A questão requer reconhecermos a falência de possíveis respostas, pois qualquer caminho próximo de a solucionar sustentará novas fórmulas ao como identificarmos antecipadamente as criações. Dito de forma mais objetiva: responder significa criar rótulos necessários apenas à manutenção do mercado, em que tudo se torna produto de consumo ligeiro ocasional.

Alguns artistas subvertem esse paradoxo respondendo com originalidade e construção de vocabulários distintos aos habituais, para, mesmo assim, seguirem inclassificáveis. Para esses artistas, as categorizações pouco servem, pois não importam. Suas criações deixam de ser espetáculos de teatro, dança ou performance para se valerem acontecimentos estéticos. A linguagem deixa de ser adjetiva, para se valer instrumento abrigado na personalidade do criador, sem o qual nada se afirma e pelo qual tudo se justifica diante sua singularidade.

Dados fornecidos ->
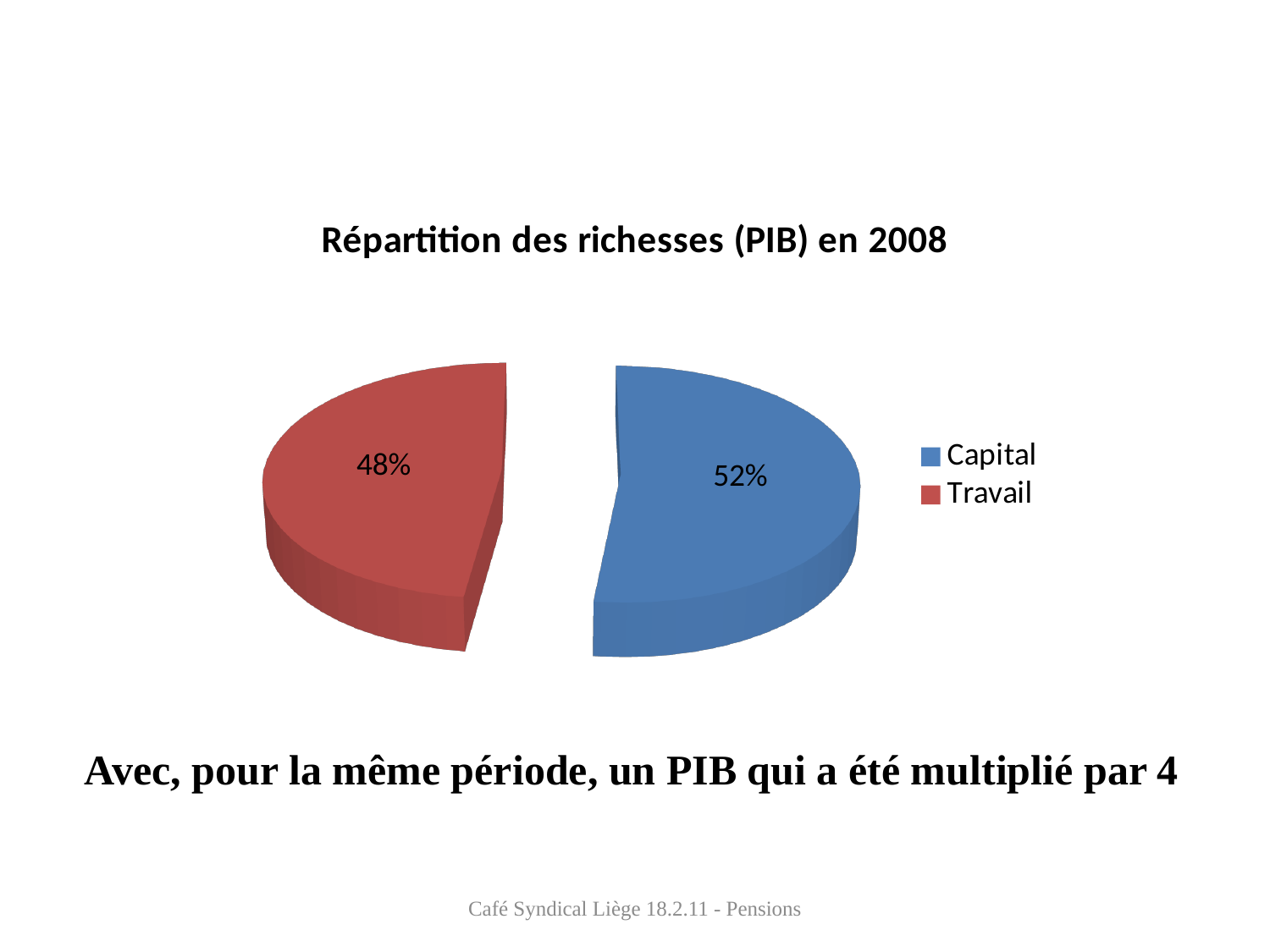
How many entries does the legend list? 2 How many slices does the pie chart have? 2 What share of the pie does Travail have? 48% What is the difference in percentage points between the Capital and Travail slices? 4 Which slice is the largest? Capital What kind of chart is shown on the slide? Pie chart What share of the pie does Capital have? 52% Which slice is the smallest? Travail What is the title of the chart? Répartition des richesses (PIB) en 2008 What colour is the Travail slice? Red Which is larger, the Capital slice or the Travail slice? Capital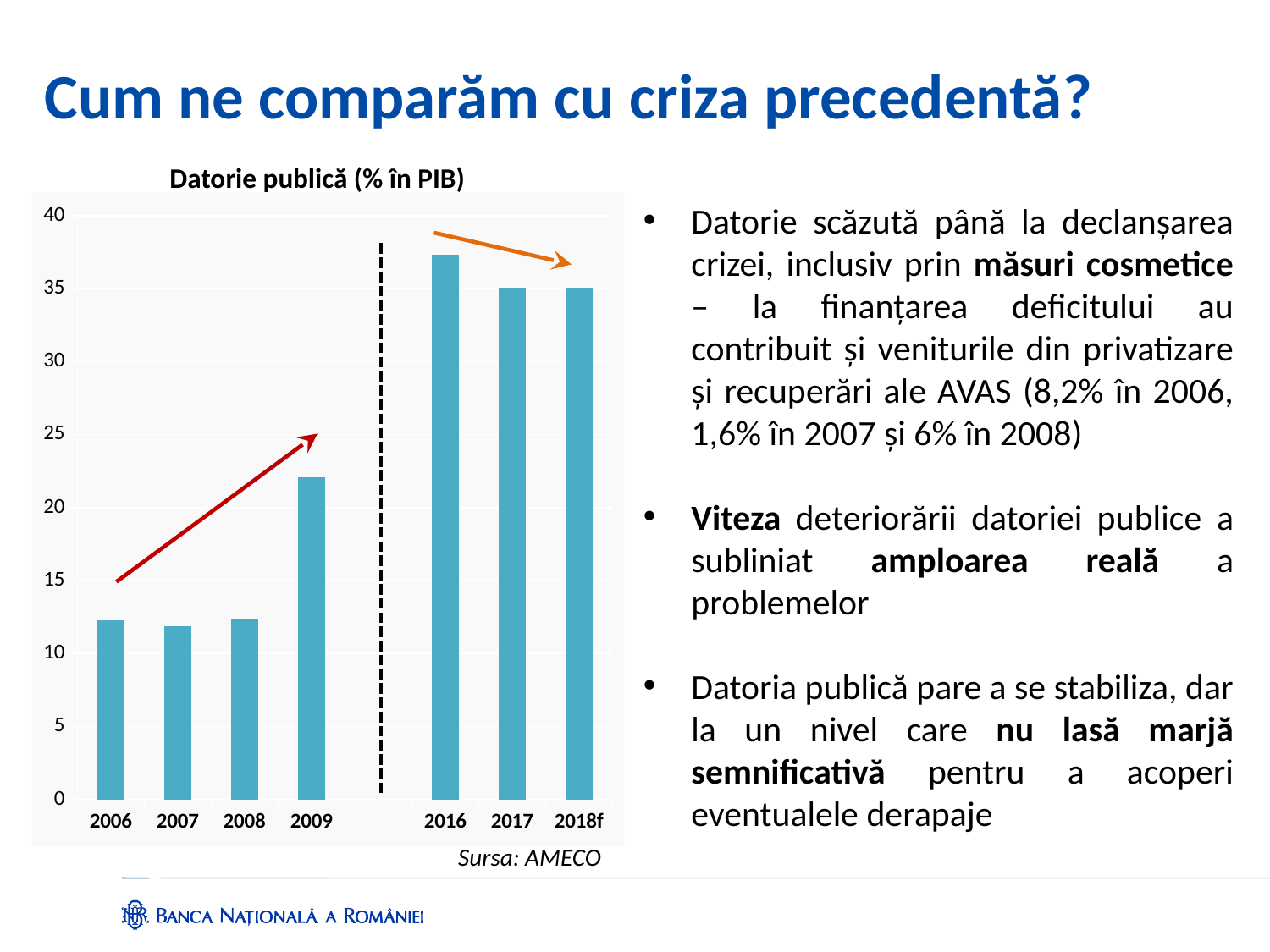
How many years (categories) are plotted on the chart? 7 Which year has the highest public debt value on the chart? 2016 Which is larger, the value for 2008 or the value for 2009? 2009 What kind of chart is shown on the slide? bar chart Is the value for 2009 greater or less than 20? greater Is the value for 2007 greater or less than 15? less Is the value for 2016 greater or less than 35? greater What source is cited below the chart? AMECO What is the title of the chart? Datorie publică (% în PIB) Do the values rise or fall from 2006 to 2009? rise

Tarefa 1 -> Segundo o trecho escolhido, as criações de alguns artistas deixam de ser espetáculos de quais tipos?
Tarefa 2 -> Reproduza sem nenhuma alteração a parte do trecho escolhido que vai de "A questão requer" até "consumo ligeiro ocasional.".

Resposta 1 -> De teatro, dança ou performance.

Resposta 2 ->
A questão requer reconhecermos a falência de possíveis respostas, pois qualquer caminho próximo de a solucionar sustentará novas fórmulas ao como identificarmos antecipadamente as criações. Dito de forma mais objetiva: responder significa criar rótulos necessários apenas à manutenção do mercado, em que tudo se torna produto de consumo ligeiro ocasional.